# Article

——

R/PCA_biplot.R
In rYWAASB: Simultaneous Selection by Trait and WAASB Index

Documented in PCA_biplot

#' @title The PCA biplot with loadings
#' @name PCA_biplot
#' @author {
#' Ali Arminian <abeyran@gmail.com>
#' }
#' @description
#' `r lifecycle::badge("stable")`
#'
#' * `PCA_biplot()` creates the PCA (Principal Component
#'  Analysis) biplot with loadings for the new index `rYWAASB`
#'  for simultaneous selection of genotypes by trait and WAASB index.
#'  It shows `rYWAASB`, `rWAASB` and `rWAASBY` indices (r: ranked) in a
#'  biplot, simultaneously for a better differentiation of genotypes.
#'  In PCA biplots controlling the color of variable using their
#'  contrib i.e. contributions and cos2 takes place.
#'
#' @details
#' *PCA* is a machine learning method and dimension
#' reduction technique.
#' It is utilized to simplify large data sets by extracting
#' a smaller set that preserves significant patterns and
#' trends(1).
#' According to Johnson and Wichern (2007), a PCA explains
#' the var-covar structure of a set of variables
#' \loadmathjax
#' \mjseqn{X_1, X_2, ..., X_p} with a less `linear`
#' combinations of such variables. Moreover the common
#' objective of PCA is 1) data reduction and 2) interpretation.
#'
#' *Biplot and PCA*:
#' The biplot is a method used to visually represent
#' both the rows and columns of a data table. It involves
#' approximating the table using a two-dimensional matrix
#' product, with the aim of creating a plane that represents
#' the rows and columns.

——

# Supplied information
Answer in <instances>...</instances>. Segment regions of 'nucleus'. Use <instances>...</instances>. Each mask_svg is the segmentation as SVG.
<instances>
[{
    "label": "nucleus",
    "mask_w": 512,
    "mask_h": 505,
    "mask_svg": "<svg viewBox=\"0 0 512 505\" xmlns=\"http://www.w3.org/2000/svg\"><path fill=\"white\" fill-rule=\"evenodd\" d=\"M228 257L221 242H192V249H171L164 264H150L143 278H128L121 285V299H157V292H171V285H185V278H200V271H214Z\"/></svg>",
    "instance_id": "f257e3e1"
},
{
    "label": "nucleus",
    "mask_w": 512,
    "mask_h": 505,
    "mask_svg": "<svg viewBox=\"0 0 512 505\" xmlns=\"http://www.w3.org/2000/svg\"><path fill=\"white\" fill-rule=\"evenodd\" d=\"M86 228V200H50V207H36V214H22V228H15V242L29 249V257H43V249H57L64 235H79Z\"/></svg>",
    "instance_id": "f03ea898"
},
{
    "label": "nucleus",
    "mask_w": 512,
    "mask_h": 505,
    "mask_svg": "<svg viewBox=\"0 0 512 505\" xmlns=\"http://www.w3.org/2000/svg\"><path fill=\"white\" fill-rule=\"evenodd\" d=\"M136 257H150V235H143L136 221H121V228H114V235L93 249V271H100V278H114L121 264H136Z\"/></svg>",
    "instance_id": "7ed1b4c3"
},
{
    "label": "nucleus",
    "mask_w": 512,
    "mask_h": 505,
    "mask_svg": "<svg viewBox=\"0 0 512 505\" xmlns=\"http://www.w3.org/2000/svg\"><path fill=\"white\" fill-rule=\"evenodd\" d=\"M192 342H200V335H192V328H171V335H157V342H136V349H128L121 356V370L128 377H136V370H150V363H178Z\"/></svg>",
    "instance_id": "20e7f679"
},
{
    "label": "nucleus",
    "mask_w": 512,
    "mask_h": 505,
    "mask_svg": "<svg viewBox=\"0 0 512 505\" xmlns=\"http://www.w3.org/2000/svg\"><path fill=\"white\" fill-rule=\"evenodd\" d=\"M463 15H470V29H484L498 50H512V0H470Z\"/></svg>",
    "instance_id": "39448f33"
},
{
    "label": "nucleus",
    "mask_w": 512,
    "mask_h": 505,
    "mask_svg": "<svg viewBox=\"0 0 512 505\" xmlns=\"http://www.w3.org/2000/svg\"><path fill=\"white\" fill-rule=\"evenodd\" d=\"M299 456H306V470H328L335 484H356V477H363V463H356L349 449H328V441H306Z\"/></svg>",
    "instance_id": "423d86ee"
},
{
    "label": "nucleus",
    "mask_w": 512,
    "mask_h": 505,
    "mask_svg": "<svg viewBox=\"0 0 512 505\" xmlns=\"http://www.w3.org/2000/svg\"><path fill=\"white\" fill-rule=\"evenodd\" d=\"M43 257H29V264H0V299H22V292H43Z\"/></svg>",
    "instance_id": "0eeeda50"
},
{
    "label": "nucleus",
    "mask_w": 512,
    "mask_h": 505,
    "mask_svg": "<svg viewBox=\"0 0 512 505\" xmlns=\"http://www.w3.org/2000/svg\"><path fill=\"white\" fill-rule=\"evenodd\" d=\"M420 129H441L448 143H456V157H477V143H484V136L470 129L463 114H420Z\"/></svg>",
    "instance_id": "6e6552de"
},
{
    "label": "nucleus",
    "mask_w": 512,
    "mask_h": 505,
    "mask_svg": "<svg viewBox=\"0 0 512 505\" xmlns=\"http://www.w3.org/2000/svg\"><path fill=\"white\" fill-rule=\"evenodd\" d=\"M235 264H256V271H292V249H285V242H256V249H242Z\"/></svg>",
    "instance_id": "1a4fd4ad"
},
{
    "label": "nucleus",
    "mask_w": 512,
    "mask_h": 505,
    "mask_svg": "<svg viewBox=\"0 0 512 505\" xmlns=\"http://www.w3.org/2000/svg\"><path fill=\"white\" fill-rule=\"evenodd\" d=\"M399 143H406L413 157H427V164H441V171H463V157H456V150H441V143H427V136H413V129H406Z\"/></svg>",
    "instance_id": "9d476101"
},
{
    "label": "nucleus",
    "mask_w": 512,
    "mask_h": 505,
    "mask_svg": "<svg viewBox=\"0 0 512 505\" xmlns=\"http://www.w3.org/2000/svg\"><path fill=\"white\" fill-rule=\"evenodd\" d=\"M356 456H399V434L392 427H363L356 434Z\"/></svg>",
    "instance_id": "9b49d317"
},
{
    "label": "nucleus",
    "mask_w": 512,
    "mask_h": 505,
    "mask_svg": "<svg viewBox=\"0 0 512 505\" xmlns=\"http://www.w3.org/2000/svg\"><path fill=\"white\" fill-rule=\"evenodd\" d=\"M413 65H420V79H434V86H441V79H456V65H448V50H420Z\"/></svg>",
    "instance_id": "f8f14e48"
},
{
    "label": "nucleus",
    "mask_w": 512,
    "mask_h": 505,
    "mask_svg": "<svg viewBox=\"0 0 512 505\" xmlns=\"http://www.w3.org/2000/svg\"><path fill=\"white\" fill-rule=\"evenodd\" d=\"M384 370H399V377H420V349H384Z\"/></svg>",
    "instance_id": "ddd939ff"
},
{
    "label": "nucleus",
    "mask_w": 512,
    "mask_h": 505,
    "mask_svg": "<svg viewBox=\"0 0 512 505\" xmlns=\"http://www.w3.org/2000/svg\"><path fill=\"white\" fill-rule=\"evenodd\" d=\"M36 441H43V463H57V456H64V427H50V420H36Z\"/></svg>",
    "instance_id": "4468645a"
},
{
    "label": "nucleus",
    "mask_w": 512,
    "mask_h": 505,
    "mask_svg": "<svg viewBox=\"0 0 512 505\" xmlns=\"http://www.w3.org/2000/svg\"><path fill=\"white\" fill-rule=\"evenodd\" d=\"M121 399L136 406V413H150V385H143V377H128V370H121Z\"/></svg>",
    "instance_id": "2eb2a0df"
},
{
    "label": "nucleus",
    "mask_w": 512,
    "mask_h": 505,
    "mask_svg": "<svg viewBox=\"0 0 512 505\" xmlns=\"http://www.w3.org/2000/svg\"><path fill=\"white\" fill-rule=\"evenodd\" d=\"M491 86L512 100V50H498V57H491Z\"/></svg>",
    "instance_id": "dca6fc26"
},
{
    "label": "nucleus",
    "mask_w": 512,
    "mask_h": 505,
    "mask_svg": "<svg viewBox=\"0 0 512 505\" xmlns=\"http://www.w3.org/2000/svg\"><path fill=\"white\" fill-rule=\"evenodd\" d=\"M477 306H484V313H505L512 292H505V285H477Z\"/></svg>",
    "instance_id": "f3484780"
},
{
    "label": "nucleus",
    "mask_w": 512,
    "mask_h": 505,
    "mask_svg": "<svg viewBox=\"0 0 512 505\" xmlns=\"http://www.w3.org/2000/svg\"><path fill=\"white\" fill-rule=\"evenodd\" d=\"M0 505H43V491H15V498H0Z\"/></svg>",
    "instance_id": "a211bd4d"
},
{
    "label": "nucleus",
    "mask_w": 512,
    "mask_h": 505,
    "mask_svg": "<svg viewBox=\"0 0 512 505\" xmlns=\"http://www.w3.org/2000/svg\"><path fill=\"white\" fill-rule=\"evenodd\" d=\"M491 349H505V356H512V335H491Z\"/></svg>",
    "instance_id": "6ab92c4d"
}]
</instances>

——

# Problem
Pick up the documentation of the PCA biplot function and continue it from its final sentence.

# Written answer
#' The techniques used in a biplot typically involve an eigen
#' decomposition, similar to the one used in PCA. It is common
#' for the biplot to be conducted using mean-centered and scaled
#' data(2). For scaling variables, the data can be transformed as follow:
#' \mjsdeqn{z = \frac{x-\bar{x}}{s(x)}}
#' where 's(x)' denotes the sample standard deviation of 'x' parameter, calculated as:
#' \mjsdeqn{s = \sqrt{\frac{1}{n-1}\sum_{i=1}^{n}(x_i-\bar{x})^2}}
#' *Algebra of PCA:*
#' As Johnson and Wichern (2007) stated(3), if the random vector
#' \mjseqn{\mathbf{X'} = \{X_1, X_2,...,X_p \}} have the
#' covariance matrix \mjseqn{\sum} with eigenvalues
#' \mjseqn{\lambda_1 \ge \lambda_2 \ge ... \ge \lambda_p \ge 0}.
#'
#' Regarding the linear combinations:
#' \mjsdeqn{Y_1 = a'_1X = a_{11}X_1 + a_{12}X_2 + ... + a_{1P}X_p }
#' \mjsdeqn{Y_2 = a'_2X = a_{21}X_1 + a_{22}X_2 + ... + a_{2p}X_p}
#' \mjsdeqn{...}
#' \mjsdeqn{Y_p = a'_pX = a_{p1}X_1 + a_{p2}X_2 + ... + a_{pp}X_p}
#'
#' where \mjseqn{Var(Y_i) = \mathbf{a'_i\sum{a_i}}} ,
#' i = 1, 2, ..., p
#' \mjseqn{Cov(Y_i, Y_k) = \mathbf{a'_i\sum{a_k}}} ,
#' i, k = 1, 2, ..., p
#'
#' The principal components refer to the uncorrelated
#' linear combinations
#' \mjseqn{Y_1, Y_2, ..., Y_p} which aim to have the
#' largest possible variances.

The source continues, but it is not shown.